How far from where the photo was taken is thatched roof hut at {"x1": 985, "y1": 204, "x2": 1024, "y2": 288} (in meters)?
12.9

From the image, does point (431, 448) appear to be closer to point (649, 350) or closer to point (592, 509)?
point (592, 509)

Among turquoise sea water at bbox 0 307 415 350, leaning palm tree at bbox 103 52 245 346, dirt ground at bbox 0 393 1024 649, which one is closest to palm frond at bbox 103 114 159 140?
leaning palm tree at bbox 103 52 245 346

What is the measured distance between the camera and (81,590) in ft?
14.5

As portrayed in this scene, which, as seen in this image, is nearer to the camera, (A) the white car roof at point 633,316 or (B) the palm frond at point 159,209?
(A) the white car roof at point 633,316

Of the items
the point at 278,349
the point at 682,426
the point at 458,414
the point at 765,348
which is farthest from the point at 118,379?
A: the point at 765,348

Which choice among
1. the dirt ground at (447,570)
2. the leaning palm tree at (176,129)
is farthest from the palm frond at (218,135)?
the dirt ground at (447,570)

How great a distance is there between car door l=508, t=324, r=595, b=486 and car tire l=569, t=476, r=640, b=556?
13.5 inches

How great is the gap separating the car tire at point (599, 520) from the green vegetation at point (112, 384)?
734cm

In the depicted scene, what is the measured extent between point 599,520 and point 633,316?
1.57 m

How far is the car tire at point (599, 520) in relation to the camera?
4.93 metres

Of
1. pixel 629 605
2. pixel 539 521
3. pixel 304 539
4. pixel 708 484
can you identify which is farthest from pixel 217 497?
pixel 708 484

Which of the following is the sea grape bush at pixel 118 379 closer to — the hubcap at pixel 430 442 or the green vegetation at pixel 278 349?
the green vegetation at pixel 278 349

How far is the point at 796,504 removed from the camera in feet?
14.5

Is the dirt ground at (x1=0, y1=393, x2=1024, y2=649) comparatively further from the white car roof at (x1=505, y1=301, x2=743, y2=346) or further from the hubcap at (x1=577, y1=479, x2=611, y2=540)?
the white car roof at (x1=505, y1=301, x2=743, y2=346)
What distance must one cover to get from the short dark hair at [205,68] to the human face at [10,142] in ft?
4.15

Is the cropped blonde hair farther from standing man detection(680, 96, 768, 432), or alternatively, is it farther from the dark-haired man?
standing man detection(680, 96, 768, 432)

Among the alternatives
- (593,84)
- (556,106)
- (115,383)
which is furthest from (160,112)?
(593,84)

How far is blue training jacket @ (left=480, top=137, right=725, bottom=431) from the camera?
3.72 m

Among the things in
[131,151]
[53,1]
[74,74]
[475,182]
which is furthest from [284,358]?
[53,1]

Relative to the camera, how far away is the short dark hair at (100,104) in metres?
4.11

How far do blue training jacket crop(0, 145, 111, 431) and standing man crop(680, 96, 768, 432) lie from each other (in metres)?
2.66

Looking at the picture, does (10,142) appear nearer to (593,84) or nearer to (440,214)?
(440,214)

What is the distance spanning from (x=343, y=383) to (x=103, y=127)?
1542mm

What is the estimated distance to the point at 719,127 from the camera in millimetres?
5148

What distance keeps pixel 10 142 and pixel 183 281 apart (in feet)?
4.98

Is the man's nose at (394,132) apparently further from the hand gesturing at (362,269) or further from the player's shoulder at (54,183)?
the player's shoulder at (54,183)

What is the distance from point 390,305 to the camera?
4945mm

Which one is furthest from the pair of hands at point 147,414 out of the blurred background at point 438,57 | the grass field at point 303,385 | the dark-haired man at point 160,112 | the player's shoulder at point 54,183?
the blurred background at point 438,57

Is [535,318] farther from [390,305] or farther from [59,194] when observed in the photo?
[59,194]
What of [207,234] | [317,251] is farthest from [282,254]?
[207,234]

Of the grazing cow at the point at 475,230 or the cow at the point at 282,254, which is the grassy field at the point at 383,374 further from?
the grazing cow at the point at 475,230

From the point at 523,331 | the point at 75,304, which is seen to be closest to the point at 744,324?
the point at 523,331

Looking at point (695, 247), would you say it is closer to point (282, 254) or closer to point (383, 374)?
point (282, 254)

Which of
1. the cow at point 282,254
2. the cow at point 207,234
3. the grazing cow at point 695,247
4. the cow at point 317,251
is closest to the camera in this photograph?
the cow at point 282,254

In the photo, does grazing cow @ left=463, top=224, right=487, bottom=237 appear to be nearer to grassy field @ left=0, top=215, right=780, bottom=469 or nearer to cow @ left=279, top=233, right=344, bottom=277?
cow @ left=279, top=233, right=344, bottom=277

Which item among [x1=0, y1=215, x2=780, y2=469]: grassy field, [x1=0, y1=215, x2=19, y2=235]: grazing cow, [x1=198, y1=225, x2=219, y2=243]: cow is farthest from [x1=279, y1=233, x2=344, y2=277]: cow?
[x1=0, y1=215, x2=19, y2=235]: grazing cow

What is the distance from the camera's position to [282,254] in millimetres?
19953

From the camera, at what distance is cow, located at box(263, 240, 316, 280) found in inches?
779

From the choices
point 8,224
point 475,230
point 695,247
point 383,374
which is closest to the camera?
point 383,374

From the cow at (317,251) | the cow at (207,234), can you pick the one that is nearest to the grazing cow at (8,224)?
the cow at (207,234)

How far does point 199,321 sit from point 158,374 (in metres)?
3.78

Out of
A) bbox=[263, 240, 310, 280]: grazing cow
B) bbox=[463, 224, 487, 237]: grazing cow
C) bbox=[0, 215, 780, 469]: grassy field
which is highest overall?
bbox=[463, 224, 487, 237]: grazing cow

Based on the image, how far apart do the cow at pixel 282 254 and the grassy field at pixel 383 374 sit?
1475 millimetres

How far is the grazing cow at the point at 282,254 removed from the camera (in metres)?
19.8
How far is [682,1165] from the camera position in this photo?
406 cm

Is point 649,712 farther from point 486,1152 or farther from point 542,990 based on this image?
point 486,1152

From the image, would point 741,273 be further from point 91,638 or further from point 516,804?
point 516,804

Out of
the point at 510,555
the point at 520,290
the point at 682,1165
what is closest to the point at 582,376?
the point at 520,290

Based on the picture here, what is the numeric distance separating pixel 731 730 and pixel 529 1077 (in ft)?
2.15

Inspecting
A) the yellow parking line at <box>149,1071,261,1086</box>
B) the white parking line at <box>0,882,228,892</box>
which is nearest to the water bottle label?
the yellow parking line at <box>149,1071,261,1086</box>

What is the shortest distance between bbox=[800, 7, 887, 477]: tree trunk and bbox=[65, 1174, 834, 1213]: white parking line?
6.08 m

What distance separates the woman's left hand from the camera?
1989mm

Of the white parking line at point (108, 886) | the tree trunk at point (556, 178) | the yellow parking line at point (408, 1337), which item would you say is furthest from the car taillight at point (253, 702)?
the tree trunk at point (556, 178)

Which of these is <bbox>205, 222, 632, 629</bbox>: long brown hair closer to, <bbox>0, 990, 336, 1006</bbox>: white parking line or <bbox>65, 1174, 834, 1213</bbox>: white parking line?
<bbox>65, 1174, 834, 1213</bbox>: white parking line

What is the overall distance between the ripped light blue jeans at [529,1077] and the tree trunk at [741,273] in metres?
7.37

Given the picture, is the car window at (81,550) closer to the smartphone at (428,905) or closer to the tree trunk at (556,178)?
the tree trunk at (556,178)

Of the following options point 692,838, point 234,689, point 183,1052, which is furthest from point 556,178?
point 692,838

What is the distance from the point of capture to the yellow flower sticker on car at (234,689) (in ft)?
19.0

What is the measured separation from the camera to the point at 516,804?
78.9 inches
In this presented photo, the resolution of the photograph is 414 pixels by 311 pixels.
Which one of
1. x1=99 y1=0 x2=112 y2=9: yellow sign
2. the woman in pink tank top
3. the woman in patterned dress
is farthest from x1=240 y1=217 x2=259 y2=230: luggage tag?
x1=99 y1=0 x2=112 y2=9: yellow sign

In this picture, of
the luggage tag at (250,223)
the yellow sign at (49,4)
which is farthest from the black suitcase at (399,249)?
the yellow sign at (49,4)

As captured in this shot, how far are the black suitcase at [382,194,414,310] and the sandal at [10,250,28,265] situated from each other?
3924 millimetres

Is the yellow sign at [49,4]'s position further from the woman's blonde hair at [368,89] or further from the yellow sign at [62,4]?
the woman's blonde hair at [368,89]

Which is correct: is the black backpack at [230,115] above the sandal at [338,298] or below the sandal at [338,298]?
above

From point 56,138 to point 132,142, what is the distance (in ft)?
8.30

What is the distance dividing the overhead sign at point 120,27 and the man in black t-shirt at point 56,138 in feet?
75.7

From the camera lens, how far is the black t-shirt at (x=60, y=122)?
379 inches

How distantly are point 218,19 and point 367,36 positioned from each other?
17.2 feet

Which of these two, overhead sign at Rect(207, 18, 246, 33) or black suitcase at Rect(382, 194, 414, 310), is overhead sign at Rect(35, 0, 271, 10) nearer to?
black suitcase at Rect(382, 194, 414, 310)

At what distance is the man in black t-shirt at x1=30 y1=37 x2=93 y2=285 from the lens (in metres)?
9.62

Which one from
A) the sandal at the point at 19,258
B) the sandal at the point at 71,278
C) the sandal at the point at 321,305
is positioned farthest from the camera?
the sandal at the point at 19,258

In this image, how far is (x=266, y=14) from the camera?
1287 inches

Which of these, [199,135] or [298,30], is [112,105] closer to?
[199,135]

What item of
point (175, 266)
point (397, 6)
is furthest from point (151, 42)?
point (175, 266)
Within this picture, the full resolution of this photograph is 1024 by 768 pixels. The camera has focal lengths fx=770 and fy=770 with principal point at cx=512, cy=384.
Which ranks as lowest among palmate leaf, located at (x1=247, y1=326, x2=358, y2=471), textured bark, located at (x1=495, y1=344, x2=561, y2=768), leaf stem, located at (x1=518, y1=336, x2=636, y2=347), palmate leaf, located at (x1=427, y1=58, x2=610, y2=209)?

_ _ _ _ _ _ _

### [Given exercise]
Format the lines of the data above as a Markdown table, starting at the line that contains "Which of these two, overhead" and ending at the end of the data, with a "Row" column for the row number and a "Line" column for the line itself. Leave out any blank lines.

### [Exercise result]
| Row | Line |
|---|---|
| 1 | Which of these two, overhead sign at Rect(207, 18, 246, 33) or black suitcase at Rect(382, 194, 414, 310), is overhead sign at Rect(35, 0, 271, 10) nearer to? |
| 2 | black suitcase at Rect(382, 194, 414, 310) |
| 3 | At what distance is the man in black t-shirt at x1=30 y1=37 x2=93 y2=285 from the lens (in metres)? |
| 4 | 9.62 |
| 5 | Which one from |
| 6 | A) the sandal at the point at 19,258 |
| 7 | B) the sandal at the point at 71,278 |
| 8 | C) the sandal at the point at 321,305 |
| 9 | is positioned farthest from the camera? |
| 10 | the sandal at the point at 19,258 |
| 11 | In this image, how far is (x=266, y=14) from the camera? |
| 12 | 1287 inches |
| 13 | Which of these, [199,135] or [298,30], is [112,105] closer to? |
| 14 | [199,135] |
| 15 | What item of |
| 16 | point (175, 266) |
| 17 | point (397, 6) |
| 18 | is furthest from point (151, 42)? |
| 19 | point (175, 266) |
| 20 | Within this picture, the full resolution of this photograph is 1024 by 768 pixels. The camera has focal lengths fx=770 and fy=770 with principal point at cx=512, cy=384. |
| 21 | Which ranks as lowest among palmate leaf, located at (x1=247, y1=326, x2=358, y2=471), textured bark, located at (x1=495, y1=344, x2=561, y2=768), leaf stem, located at (x1=518, y1=336, x2=636, y2=347), palmate leaf, located at (x1=427, y1=58, x2=610, y2=209)? |